— start Exercise material —
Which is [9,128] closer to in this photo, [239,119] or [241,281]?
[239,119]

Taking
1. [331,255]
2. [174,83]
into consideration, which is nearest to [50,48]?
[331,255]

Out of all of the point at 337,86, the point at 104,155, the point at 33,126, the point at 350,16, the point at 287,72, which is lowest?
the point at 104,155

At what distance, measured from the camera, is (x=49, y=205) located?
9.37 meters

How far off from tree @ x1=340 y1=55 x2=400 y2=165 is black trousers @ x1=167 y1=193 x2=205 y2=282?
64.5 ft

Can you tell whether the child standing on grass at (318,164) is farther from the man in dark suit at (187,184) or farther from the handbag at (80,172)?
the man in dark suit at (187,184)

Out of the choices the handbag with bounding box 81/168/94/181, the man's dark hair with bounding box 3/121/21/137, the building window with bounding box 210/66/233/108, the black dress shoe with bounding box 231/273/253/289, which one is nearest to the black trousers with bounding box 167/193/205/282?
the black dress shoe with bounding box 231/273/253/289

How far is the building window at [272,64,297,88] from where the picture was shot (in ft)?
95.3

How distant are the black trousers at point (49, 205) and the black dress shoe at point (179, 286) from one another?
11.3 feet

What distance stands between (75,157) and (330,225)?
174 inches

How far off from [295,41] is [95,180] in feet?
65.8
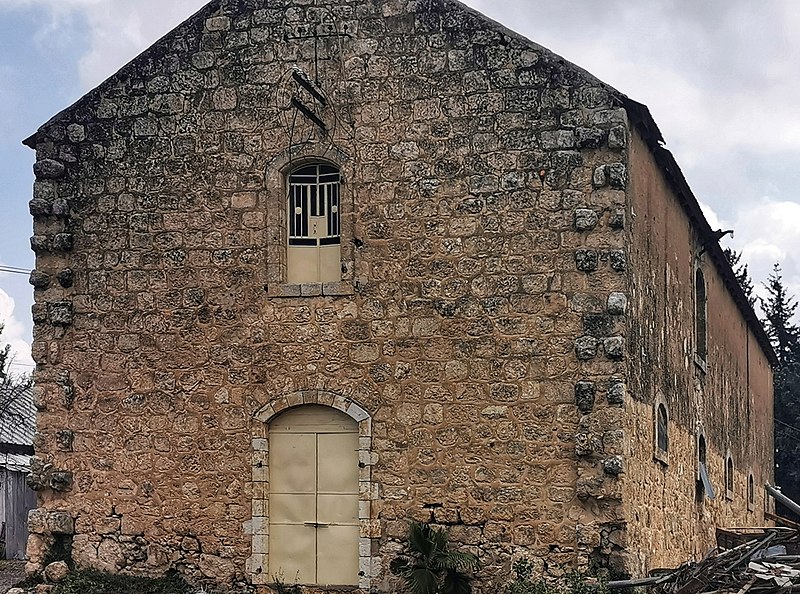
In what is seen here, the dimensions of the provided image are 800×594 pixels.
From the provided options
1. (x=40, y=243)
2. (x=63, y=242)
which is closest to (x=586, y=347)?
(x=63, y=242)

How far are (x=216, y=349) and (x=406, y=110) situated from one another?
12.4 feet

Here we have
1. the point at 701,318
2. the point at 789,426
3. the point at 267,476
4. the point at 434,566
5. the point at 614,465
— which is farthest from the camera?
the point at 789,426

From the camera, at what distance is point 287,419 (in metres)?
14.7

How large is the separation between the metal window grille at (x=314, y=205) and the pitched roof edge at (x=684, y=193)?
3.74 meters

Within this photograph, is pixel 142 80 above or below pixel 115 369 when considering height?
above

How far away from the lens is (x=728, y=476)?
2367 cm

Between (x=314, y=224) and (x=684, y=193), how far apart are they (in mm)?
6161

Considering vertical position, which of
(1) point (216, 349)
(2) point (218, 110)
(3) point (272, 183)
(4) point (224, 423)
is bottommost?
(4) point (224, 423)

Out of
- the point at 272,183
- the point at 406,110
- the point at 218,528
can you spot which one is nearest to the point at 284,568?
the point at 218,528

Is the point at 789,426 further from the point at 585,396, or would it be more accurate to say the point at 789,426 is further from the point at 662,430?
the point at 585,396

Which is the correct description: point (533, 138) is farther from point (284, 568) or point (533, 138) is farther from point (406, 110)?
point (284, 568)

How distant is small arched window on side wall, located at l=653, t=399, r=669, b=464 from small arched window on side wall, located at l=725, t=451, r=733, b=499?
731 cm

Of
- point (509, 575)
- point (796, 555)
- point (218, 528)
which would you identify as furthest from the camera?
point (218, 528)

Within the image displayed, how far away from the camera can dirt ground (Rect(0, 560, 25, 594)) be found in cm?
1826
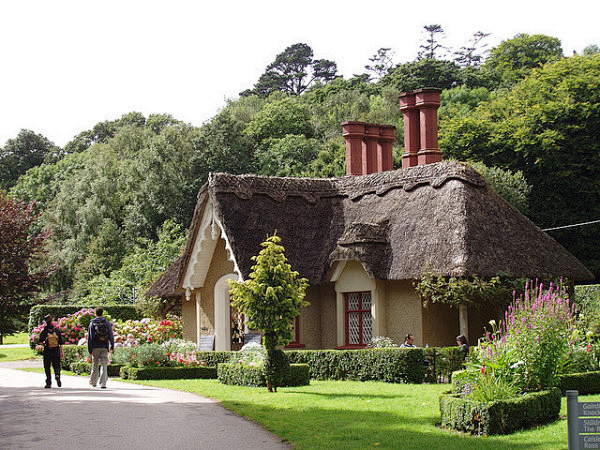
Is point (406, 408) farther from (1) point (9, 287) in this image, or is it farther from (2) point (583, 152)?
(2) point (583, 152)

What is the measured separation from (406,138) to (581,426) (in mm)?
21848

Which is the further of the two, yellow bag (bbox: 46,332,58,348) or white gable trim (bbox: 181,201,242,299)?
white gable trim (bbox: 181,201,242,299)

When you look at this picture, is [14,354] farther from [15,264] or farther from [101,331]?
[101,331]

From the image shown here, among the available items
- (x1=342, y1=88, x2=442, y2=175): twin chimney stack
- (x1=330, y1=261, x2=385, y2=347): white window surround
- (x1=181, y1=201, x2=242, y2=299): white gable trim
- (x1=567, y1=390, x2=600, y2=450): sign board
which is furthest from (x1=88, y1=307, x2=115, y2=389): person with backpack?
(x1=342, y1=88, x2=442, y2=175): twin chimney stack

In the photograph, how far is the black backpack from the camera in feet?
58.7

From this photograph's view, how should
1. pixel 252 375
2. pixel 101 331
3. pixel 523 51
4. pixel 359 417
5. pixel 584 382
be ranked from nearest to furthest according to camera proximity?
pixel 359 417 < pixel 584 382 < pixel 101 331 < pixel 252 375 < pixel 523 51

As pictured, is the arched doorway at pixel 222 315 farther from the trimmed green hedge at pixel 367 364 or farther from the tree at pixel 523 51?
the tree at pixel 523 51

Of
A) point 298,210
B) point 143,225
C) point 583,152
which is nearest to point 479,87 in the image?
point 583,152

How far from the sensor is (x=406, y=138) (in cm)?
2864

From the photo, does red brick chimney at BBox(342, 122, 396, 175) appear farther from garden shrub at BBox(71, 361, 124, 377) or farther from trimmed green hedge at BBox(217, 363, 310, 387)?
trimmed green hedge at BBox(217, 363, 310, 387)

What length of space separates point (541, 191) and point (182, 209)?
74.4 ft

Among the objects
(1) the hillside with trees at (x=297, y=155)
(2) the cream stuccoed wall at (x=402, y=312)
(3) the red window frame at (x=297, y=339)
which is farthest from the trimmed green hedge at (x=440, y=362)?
— end Exercise material —
Instructions for the task:
Turn every line of the data above into a numbered list, skipping the blank lines. Leave the pictures out.

The result:
1. Which is [9,128] closer to in this photo, [239,119] or [241,281]?
2. [239,119]
3. Taking
4. 1. [331,255]
5. 2. [174,83]
6. into consideration, which is nearest to [50,48]?
7. [331,255]
8. Out of all of the point at 337,86, the point at 104,155, the point at 33,126, the point at 350,16, the point at 287,72, which is lowest?
9. the point at 104,155
10. At what distance, measured from the camera, is (x=49, y=205) located?
11. 9.37 meters
12. How far off from tree @ x1=340 y1=55 x2=400 y2=165 is black trousers @ x1=167 y1=193 x2=205 y2=282?
13. 64.5 ft
14. Can you tell whether the child standing on grass at (318,164) is farther from the man in dark suit at (187,184) or farther from the handbag at (80,172)?
15. the man in dark suit at (187,184)
16. Out of the choices the handbag with bounding box 81/168/94/181, the man's dark hair with bounding box 3/121/21/137, the building window with bounding box 210/66/233/108, the black dress shoe with bounding box 231/273/253/289, which one is nearest to the black trousers with bounding box 167/193/205/282?
17. the black dress shoe with bounding box 231/273/253/289
18. How far is the building window at [272,64,297,88] from where the picture was shot (in ft)?
19. 95.3
20. How distant are the black trousers at point (49, 205) and the black dress shoe at point (179, 286) from one another?
21. 11.3 feet
22. What distance stands between (75,157) and (330,225)?
23. 174 inches
24. How far off from [295,41] is [95,180] in feet?
25. 65.8
26. In what is seen here, the dimensions of the provided image are 800×594 pixels.
27. From the provided options
28. 1. (x=40, y=243)
29. 2. (x=63, y=242)
30. which is closest to (x=586, y=347)?
31. (x=63, y=242)
32. How far are (x=216, y=349) and (x=406, y=110) situated from one another?
33. 12.4 feet
34. Here we have
35. 1. the point at 701,318
36. 2. the point at 789,426
37. 3. the point at 267,476
38. 4. the point at 434,566
39. 5. the point at 614,465
40. — which is farthest from the camera?
41. the point at 789,426
42. From the camera, at what distance is point 287,419 (in metres)?
43. 14.7
44. How large is the separation between the metal window grille at (x=314, y=205) and the pitched roof edge at (x=684, y=193)?
45. 3.74 meters
46. Within this photograph, is pixel 142 80 above or below pixel 115 369 when considering height?
47. above
48. How far away from the lens is (x=728, y=476)?
49. 2367 cm
50. Between (x=314, y=224) and (x=684, y=193), how far apart are they (in mm)?
51. 6161
52. Considering vertical position, which of
53. (1) point (216, 349)
54. (2) point (218, 110)
55. (3) point (272, 183)
56. (4) point (224, 423)
57. is bottommost?
58. (4) point (224, 423)
59. Out of
60. - the point at 272,183
61. - the point at 406,110
62. - the point at 218,528
63. can you spot which one is nearest to the point at 284,568?
64. the point at 218,528
65. Is the point at 789,426 further from the point at 585,396, or would it be more accurate to say the point at 789,426 is further from the point at 662,430?
66. the point at 585,396
67. Which is the correct description: point (533, 138) is farther from point (284, 568) or point (533, 138) is farther from point (406, 110)?
68. point (284, 568)
69. How distant is small arched window on side wall, located at l=653, t=399, r=669, b=464 from small arched window on side wall, located at l=725, t=451, r=733, b=499?
70. 731 cm
71. Of
72. - point (509, 575)
73. - point (796, 555)
74. - point (218, 528)
75. which would you identify as furthest from the camera?
76. point (218, 528)
77. Within the image displayed, how far away from the camera can dirt ground (Rect(0, 560, 25, 594)) be found in cm?
78. 1826
79. Is point (406, 408) farther from (1) point (9, 287) in this image, or is it farther from (2) point (583, 152)?
80. (2) point (583, 152)
81. What is the measured separation from (406,138) to (581,426) (in mm)?
82. 21848
83. Which is the further of the two, yellow bag (bbox: 46,332,58,348) or white gable trim (bbox: 181,201,242,299)?
84. white gable trim (bbox: 181,201,242,299)
85. When you look at this picture, is [14,354] farther from [15,264] or farther from [101,331]?
86. [101,331]
87. From the image shown here, among the available items
88. - (x1=342, y1=88, x2=442, y2=175): twin chimney stack
89. - (x1=330, y1=261, x2=385, y2=347): white window surround
90. - (x1=181, y1=201, x2=242, y2=299): white gable trim
91. - (x1=567, y1=390, x2=600, y2=450): sign board
92. which is furthest from (x1=88, y1=307, x2=115, y2=389): person with backpack?
93. (x1=342, y1=88, x2=442, y2=175): twin chimney stack
94. In the photograph, how far is the black backpack from the camera in feet?
95. 58.7
96. From this photograph's view, how should
97. 1. pixel 252 375
98. 2. pixel 101 331
99. 3. pixel 523 51
100. 4. pixel 359 417
101. 5. pixel 584 382
102. be ranked from nearest to furthest according to camera proximity?
103. pixel 359 417 < pixel 584 382 < pixel 101 331 < pixel 252 375 < pixel 523 51
104. As pictured, is the arched doorway at pixel 222 315 farther from the trimmed green hedge at pixel 367 364 or farther from the tree at pixel 523 51?
105. the tree at pixel 523 51
106. Of
107. A) point 298,210
108. B) point 143,225
109. C) point 583,152
110. which is nearest to point 479,87 in the image?
111. point 583,152
112. How far from the sensor is (x=406, y=138) (in cm)?
113. 2864
114. From the photo, does red brick chimney at BBox(342, 122, 396, 175) appear farther from garden shrub at BBox(71, 361, 124, 377) or farther from trimmed green hedge at BBox(217, 363, 310, 387)?
115. trimmed green hedge at BBox(217, 363, 310, 387)
116. What length of space separates point (541, 191) and point (182, 209)?
117. 74.4 ft
118. Among the objects
119. (1) the hillside with trees at (x=297, y=155)
120. (2) the cream stuccoed wall at (x=402, y=312)
121. (3) the red window frame at (x=297, y=339)
122. which is farthest from the trimmed green hedge at (x=440, y=362)?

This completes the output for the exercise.